The sense of bleak consequence is heightened by the fact that you're only ever allowed to play the game once, with there being no option to replay through the story (unless, of course, you want to get smart and disallow cookies, in which case you're free to see the apocalypse play out as many times as you desire).
It's no surprise that such bleakness hasn't worked its way into the mainstream - sadness, after all, doesn't really sell - but it's a shame that it's not at least a part of the make-up of more popular games.
Some have dabbled with introducing more complex emotions into their mechanics - Shenmue, with its long afternoons of aimless wandering waiting for something to happen, toyed brilliantly with the boredom of a teenage existence, while more recently Red Dead Redemption worked the quiet complacency of domestic life into its play to excellent effect. Both those games' power to linger, for me, comes from their willingness to evoke emotions that go beyond a simple thrill.
When a blockbuster game dares to play with more complex feelings, they've often elevated themselves above their competition. Much of Dark Souls' power comes not just from the reward of player skill and its smart, slow sense of progression but from the strange, hostile and infinitely complex world that it conjures, and the sense it evokes of being a wanderer lost amidst a backdrop of suffering. It is not, by any stretch, a feel-good experience.
And then there's the master of melancholy, Shadow of the Colossus, a game whose greatness comes from how it works its downbeat mood into every second of its play. The exploration is infused with a sense of hopeless isolation, and the violence it asks of you goes beyond provoking a feeling of guilt - each thrust of the sword into the skull of a wandering beast becomes charged with a certain sadness.
It's enough to elevate what's essentially a boss rush set in an open world into an experience that, towards the climax, is almost devastating. Games, quite often, are toys, and I wouldn't want that playful, essential vein to ever end - but I think it's worthwhile that every now and then they try to be something else, too.

## GIVEN DATA
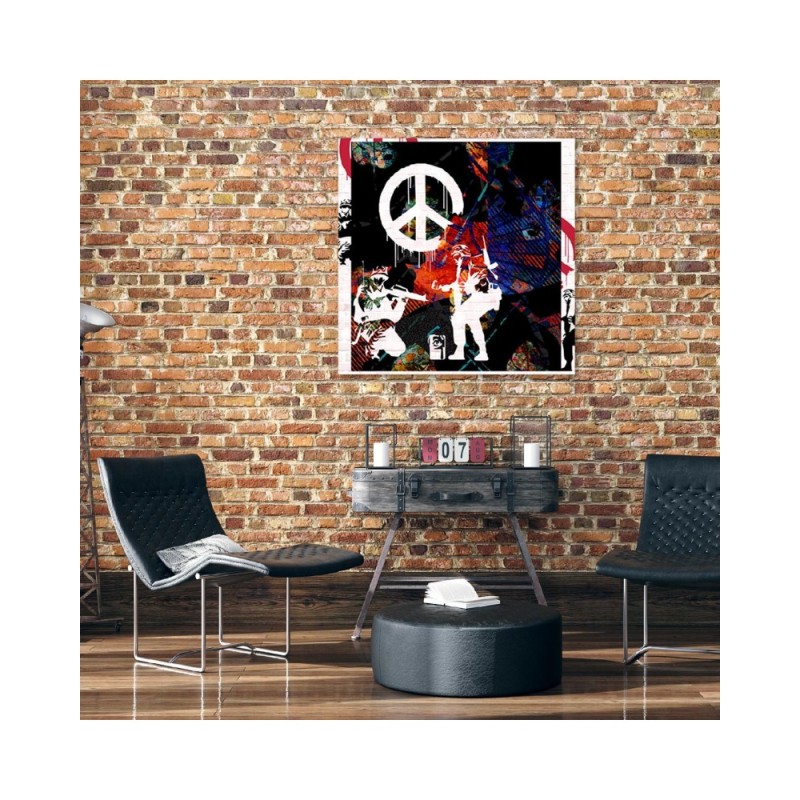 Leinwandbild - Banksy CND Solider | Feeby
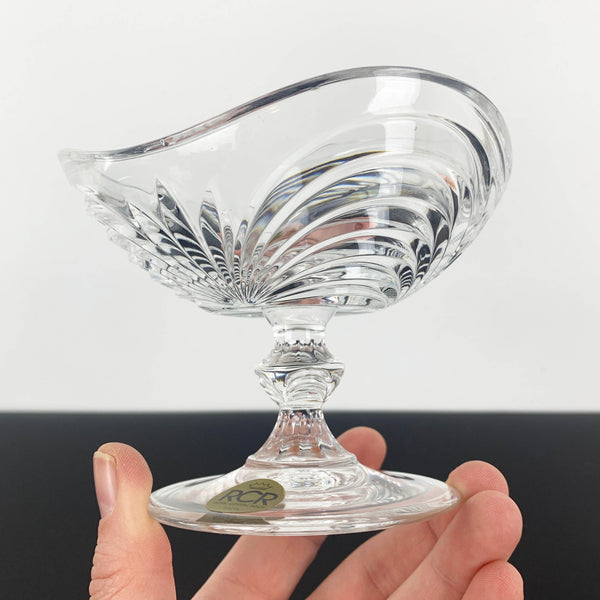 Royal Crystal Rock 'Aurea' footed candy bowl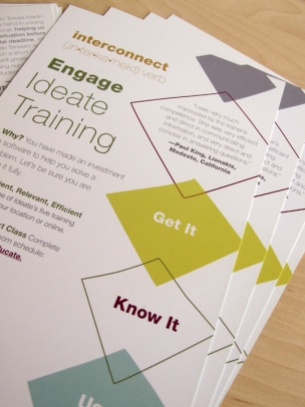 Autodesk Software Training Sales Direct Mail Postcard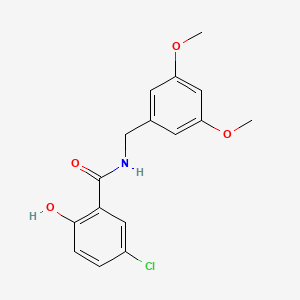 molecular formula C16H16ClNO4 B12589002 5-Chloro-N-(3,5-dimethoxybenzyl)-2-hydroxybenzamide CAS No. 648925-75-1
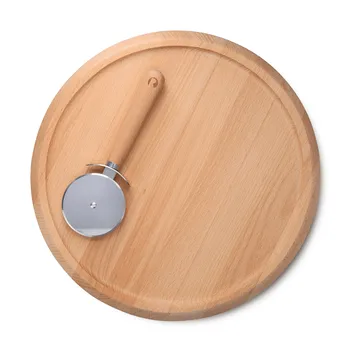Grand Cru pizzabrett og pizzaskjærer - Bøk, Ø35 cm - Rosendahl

## TASKS AND EXERCISES
[1] In the essay on melancholy in video games, what feeling did Shenmue toy with through its long afternoons of aimless wandering?
[2] Using the essay on melancholy in video games, explain why Shenmue and Red Dead Redemption have the power to linger for the writer.

## ANSWERS BY TASK
[1] The boredom of a teenage existence.

[2] For the writer, their lasting power comes from their willingness to evoke emotions beyond a simple thrill. Shenmue evokes the boredom of a teenage existence through aimless wandering, and Red Dead Redemption works the quiet complacency of domestic life into its play.